═════ Source material ═════

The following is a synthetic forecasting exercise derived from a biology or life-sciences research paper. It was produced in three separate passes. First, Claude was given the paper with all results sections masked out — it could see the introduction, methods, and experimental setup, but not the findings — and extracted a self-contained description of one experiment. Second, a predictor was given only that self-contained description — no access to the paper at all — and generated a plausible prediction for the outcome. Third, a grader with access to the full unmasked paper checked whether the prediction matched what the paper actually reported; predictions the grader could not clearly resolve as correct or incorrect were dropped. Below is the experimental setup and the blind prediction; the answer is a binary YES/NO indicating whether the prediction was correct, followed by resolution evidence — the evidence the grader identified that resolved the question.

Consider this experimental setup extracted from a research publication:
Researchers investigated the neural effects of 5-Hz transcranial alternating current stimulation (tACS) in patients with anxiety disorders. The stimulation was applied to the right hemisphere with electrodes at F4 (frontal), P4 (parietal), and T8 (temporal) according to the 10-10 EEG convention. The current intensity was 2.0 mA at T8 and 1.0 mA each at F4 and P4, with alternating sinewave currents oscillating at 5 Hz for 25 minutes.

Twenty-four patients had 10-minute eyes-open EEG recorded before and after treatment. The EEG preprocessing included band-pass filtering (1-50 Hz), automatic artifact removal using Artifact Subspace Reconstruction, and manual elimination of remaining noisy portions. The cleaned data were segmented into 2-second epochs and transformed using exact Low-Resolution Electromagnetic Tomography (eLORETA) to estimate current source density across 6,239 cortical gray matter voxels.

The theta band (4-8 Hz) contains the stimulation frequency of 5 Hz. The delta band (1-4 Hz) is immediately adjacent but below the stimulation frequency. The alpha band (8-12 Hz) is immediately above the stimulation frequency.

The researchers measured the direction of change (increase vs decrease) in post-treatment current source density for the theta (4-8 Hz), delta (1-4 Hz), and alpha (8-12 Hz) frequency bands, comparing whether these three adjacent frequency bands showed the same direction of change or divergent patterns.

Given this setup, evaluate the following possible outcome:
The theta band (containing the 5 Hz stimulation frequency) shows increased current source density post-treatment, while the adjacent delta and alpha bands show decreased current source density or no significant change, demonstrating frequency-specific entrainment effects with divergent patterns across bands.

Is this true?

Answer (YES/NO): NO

═════

Only the lines from the one containing "Given this setup, evaluate" to the end of the listing belong in the output, each reproduced exactly.

_Response to this exercise_.
Given this setup, evaluate the following possible outcome:
The theta band (containing the 5 Hz stimulation frequency) shows increased current source density post-treatment, while the adjacent delta and alpha bands show decreased current source density or no significant change, demonstrating frequency-specific entrainment effects with divergent patterns across bands.

Is this true?

Answer (YES/NO): NO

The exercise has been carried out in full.